江戸時代の旧街道より明治新道を経て現在の一般国道7号まで、南北を結ぶ道は海岸線と並行せず一旦山中へ入り蒲萄山塊東麓の蒲萄越えをするルートをとっていることには理由があります。


北中村より90度折れる道は勝木川の谷を下り海岸線に出ます。逆から見れば勝木川を遡って北中村で90度折れて南進していることになります。


カシミール3D+10mメッシュ標高データより
大毎峠は蒲萄峠の手前に位置する小さな分水界ですが、峠の標高に対してずっと難所であった蒲萄越えの北の入口として位置していました。



花袋の記述に興味深い一文があります。

湯温海で宿の主人に蒲萄峠の話を持ち出しているのですが、

花袋の『海府浦の方は』という問いかけに対して、

『あっちも通れる。何方と言へばあのほうが近いから、今ぢや海岸を通る人の方が大かんべ。唯、ちよつとのぼり下りが多いが』という返答があったことを記しています。

紀行文「葡萄峠を度る」が発表されたのが大正8年のことであり、実際に訪れているのはその以前なのですが、この時点(大正期)ではすでに蒲萄越えのルートよりも海府浜通りの利用者が多かったことになります。

海岸ルートに関しては明治中期以降の海上交通が相当発展していたことや、海府浜通りには大正時代に現在の道にルーツを持つ初期の隧道がほぼ開鑿されていたこと等が挙げられます。

実際に勝木を基点として村上町までは海府浜通りのほうが蒲萄峠の新道経由より10km近くは短かったこともあり(浜通りルートは現在の道も迂回が少ないため当時とほぼ同距離で変わらない)、通しで蒲萄峠を越えて移動する需要がさほどでも無かったのでしょう。

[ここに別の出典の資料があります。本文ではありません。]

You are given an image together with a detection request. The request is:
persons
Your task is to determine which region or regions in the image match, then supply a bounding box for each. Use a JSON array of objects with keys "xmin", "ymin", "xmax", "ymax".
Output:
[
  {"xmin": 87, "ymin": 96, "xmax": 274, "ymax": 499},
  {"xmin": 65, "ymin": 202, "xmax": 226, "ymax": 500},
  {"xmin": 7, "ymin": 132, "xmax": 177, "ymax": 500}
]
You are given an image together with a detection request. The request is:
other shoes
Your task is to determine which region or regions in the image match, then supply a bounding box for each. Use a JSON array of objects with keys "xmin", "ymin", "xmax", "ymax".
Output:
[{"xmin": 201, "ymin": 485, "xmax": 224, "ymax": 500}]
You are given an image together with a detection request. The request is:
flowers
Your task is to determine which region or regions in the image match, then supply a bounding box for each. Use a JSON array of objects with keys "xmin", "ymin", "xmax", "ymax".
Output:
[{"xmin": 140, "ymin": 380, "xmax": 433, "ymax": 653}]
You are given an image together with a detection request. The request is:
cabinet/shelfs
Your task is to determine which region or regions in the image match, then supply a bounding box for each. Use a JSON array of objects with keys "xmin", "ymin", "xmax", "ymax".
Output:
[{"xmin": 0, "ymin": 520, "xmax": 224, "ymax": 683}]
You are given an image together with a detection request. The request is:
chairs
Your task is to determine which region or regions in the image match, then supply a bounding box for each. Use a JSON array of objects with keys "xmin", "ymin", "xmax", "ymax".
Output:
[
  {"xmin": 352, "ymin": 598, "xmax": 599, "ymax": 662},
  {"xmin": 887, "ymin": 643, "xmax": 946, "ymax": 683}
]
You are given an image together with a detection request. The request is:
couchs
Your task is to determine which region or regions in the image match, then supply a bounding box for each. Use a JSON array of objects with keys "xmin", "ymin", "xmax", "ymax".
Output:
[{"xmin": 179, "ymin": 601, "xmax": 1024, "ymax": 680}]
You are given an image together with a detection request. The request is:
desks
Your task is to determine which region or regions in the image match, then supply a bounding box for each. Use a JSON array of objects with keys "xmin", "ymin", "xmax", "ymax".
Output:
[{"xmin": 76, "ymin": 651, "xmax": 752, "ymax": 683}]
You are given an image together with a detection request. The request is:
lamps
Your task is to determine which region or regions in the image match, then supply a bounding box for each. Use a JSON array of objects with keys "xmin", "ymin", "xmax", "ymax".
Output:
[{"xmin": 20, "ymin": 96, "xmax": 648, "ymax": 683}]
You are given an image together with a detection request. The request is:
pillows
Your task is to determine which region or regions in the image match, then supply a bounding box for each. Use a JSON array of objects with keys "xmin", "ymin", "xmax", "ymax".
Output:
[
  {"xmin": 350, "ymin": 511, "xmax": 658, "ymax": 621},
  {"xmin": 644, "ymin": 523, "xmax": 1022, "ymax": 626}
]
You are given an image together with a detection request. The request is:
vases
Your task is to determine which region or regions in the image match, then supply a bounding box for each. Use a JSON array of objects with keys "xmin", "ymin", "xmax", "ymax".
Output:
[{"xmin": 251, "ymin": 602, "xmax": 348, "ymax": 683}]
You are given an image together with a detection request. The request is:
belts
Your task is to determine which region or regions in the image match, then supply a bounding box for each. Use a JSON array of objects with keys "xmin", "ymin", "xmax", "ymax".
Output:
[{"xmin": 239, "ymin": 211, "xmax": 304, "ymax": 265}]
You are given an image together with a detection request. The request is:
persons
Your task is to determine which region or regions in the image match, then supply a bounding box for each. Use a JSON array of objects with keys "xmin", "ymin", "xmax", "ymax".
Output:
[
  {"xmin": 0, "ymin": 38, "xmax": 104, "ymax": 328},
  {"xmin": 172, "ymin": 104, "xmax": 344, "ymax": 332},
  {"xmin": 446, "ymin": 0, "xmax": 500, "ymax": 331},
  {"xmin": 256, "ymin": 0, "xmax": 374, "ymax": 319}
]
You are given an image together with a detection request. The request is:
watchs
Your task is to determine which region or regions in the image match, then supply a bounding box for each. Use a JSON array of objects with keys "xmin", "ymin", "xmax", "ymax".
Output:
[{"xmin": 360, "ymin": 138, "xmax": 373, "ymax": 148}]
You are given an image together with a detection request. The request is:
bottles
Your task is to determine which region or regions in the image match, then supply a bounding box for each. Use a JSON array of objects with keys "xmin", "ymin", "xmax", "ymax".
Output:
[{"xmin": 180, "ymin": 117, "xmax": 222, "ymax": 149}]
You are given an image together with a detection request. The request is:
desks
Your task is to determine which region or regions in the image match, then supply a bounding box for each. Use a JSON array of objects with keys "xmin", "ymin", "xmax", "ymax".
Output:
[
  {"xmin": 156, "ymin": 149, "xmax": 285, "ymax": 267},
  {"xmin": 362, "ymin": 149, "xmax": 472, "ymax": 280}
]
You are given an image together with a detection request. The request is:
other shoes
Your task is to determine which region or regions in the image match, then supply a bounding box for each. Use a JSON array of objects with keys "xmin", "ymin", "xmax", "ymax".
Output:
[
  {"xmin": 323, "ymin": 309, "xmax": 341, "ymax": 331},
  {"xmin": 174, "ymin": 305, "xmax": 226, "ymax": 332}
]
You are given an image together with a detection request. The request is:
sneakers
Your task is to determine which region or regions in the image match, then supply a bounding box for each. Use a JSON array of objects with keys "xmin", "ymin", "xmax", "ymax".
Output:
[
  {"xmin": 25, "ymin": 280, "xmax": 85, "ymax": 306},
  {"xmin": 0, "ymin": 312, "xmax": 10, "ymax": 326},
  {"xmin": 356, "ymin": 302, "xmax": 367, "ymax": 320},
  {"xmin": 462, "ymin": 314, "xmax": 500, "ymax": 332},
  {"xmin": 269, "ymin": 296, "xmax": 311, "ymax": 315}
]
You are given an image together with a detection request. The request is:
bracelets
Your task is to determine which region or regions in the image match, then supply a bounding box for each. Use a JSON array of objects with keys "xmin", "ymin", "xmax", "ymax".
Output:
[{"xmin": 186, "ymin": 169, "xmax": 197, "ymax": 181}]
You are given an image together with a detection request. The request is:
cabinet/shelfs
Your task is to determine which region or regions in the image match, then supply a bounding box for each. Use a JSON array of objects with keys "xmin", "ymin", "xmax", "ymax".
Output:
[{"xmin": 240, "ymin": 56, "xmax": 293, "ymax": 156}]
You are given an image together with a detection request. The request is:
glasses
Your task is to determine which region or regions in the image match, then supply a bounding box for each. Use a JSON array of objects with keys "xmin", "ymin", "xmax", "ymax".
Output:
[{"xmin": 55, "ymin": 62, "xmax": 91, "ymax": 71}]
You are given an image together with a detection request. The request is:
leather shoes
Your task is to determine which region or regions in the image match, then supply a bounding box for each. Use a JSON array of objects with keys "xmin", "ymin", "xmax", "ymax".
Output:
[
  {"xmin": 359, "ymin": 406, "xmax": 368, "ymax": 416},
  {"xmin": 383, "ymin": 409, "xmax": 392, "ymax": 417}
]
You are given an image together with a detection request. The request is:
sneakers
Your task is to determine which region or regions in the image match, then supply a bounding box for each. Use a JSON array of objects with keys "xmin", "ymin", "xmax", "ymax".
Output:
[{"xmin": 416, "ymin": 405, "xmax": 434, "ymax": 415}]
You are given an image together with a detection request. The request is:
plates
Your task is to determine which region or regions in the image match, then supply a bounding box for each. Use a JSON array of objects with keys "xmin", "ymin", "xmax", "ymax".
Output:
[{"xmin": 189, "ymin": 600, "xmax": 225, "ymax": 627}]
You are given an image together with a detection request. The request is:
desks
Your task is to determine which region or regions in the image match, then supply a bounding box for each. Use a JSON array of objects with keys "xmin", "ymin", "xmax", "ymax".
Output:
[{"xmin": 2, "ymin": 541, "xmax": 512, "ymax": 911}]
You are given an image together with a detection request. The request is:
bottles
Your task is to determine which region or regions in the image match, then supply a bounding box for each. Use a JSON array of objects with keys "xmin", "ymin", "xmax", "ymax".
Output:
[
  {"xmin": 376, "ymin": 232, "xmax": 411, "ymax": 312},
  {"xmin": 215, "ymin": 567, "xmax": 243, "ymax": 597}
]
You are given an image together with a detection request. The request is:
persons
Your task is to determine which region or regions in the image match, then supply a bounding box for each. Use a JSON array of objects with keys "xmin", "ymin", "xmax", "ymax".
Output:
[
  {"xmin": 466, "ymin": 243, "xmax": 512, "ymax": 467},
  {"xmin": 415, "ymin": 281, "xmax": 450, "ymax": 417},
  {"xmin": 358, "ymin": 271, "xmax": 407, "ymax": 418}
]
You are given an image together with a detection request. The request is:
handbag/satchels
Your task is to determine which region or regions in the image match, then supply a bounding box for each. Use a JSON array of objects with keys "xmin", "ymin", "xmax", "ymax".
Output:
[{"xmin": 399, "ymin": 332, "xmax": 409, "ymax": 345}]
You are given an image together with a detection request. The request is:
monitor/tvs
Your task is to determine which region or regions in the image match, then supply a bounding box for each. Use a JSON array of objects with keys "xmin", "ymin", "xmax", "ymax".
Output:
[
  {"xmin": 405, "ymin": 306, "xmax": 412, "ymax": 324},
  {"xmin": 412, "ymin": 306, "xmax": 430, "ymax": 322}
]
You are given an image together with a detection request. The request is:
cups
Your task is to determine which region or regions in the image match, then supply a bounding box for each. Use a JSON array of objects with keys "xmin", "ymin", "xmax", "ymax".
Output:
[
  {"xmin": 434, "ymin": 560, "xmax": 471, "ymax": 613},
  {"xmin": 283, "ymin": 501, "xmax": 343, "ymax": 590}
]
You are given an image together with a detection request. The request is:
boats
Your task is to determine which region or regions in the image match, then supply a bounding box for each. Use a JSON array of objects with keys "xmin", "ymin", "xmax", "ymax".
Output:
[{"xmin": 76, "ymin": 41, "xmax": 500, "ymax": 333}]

新潟酒田航路度津丸の運行も4月から11月までであり冬季の海上交通は時化のため運休でしたが、蒲萄峠も冬季降雪による交通遮断があったことから積雪の心配のない海府浜通りは南北の交通路として機能していたことになります。

大正9年の国道指定以降蒲萄越えの荷車新道は大正国道10号としてその後改良されることになりますが、物流そのものは大正13年開通の羽越線にとって代わります。昭和30年代の一級国道7号改良(昭和41年開通)によって再び蒲萄峠ルートは現在の自動車交通化に対応した道路となりますが、一方の海府浜通りは、自動車通行可能な道になったのが昭和44年、現在の道路事情になったのが平成2年頃です。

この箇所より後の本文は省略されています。